INSTRUCTIONS –
• 1. In the blog comments about Sir Brian Urquhart, rewrite the passage between "2. Michael Tyler" and "all the same.", inclusive, changing "excellent" to "thoughtful".
• 2. List every person named by full name (first name and surname) in the blog comments about Sir Brian Urquhart.
• 3. Continue the blog comments about Sir Brian Urquhart after their final sentence.

PAGE TEXT –
I might just underline your point that his books and articles are no run-of-the-mill memoirs and analyses. When in 1987 I presented him for an honorary degree, I referred to him not just as a ‘soldier and very distinguished servant of the UN’, but also as a ‘scholar’ – a standing he had achieved alongside his work as an international official.

(Another) Brian

3 Responses

  1. Brian says:

    Since I put this post on the blog, I have received a very appreciative and friendly letter from Sir Brian Urquhart, who now divides his time between Western Massachusetts and New York.  Sir Brian helpfully pointed out an inaccuracy in the description of his formal role in the UN Secretariat when Professor Alan James was in touch with him in the 1960s and later (as described in the Update), and also suggested an expansion of the account of his recommendations prior to the Arnhem Landings operation, both of which are now incorporated in the text above.

  2. Michael Tyler says:

    Brian,

    Brian Barder, I am writing to say that you performed a true public service through this excellent brief appreciation of the life and work of Sir Brian Urquhart. I am no less than eight years late in saying so; but it seems worth saying all the same.

    I believe that one of the least-understood evils of our age, subtle but intensely corrosive, is the tendency in the media to dramatize what is pathological and destructive, and ignore what is constructive, positive, and humane — but is not, on a narrowly commercial definition, news. Here is a man who, though a life of patient, intelligent and dedicated public service — enlivened by initiative, daring and humour — has made huge contributions to peace and human well-being…. and it is truly dismaying to find how few know about it. I’m aware of it because of wide-ranging international business interests, and a long-standing outsider’s interest in the work of the UN.

GIVEN DATA –
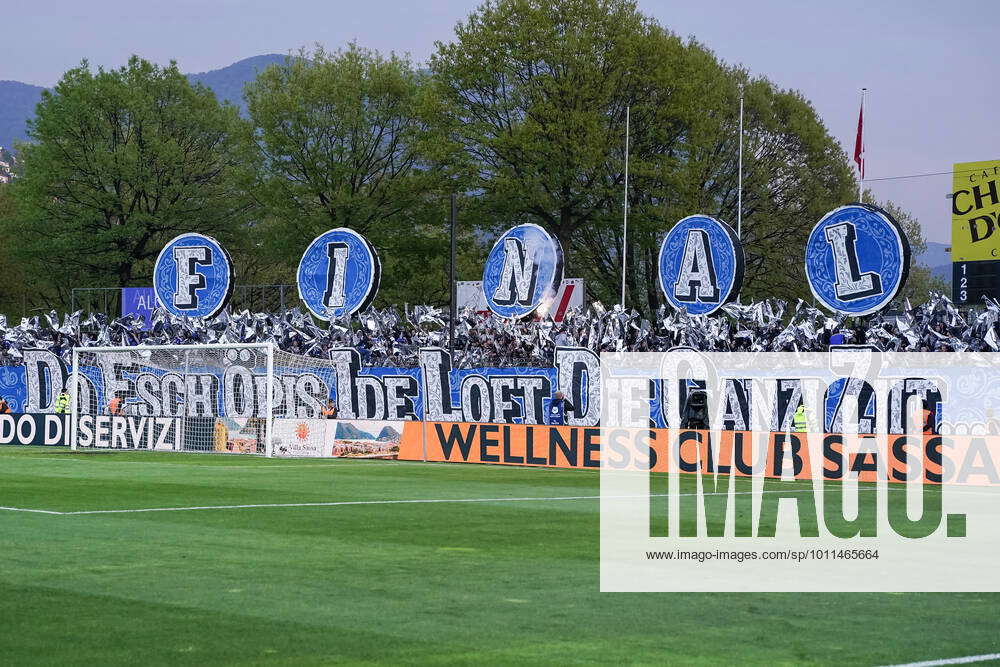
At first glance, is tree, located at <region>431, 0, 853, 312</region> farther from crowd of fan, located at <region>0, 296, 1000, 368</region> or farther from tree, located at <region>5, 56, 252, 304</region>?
tree, located at <region>5, 56, 252, 304</region>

ANSWERS TO THIS EXERCISE –
• 1.
2. Michael Tyler says:

    Brian,

    Brian Barder, I am writing to say that you performed a true public service through this thoughtful brief appreciation of the life and work of Sir Brian Urquhart. I am no less than eight years late in saying so; but it seems worth saying all the same.

• 2. Sir Brian Urquhart, Professor Alan James, Michael Tyler, Brian Barder

• 3.
    Of course, it is always impossible to definitively answer questions like “what would have happened if Urquhart and his colleagues had not provided, in 1956, a practical way to stabilize the Israeli / Egyptian conflict?”; “what would have happened if Urquhart and his colleagues had not struggled, after 1961, to stabilize the Congo”; or “if the independence of Namibia from South African rule had not been managed so successfully, would the subsequent transition away from Apartheid in South Africa have gone as smoothly as it did? But there’s no doubt in my mind that without the efforts of Brian Urquhart, as well as his equally little-known predecessor Ralph Bunche, and his successor Marrack Goulding, the world would be a much worse place even than it is today.

    Brian writes: Thank you for this. Ralph Bunche and Brian Urquhart were well known when they were actually working in the top ranks of the UN Secretariat and when UN peace-keeping, which they were successively (and successfully) in charge of, was always in the news. But alas, that was a good many years ago and I suspect that their names are indeed now largely forgotten except by readers of the New York Review of Books for which Sir Brian (Urquhart, not Barder!) still writes regularly. I didn’t know Ralph Bunche but I did know Sir B Urquhart a bit from the complex and difficult Namibia independence negotiations and regarded him from the start as a truly great man.

  3. Michael Tyler says:

    One brief addendum to my post about Sir Brian Urquhart. Thank God for the UK honors system, odd anachronism as it may be. It has provided just recognition to several outstanding careers in international public service — another deserving example that springs to mind is Dame Joan Anstee.

    Brian writes: Thank you for this. I agree that national honours for outstanding international public servants such as Sir B Urquhart and Dame Joan Anstee after their retirement are richly deserved, especially since few such people achieve wide public recognition during their active careers. But a national honour for people like this while they are still working for an international organisation such as the UN would risk being an embarrassment, for obvious reasons.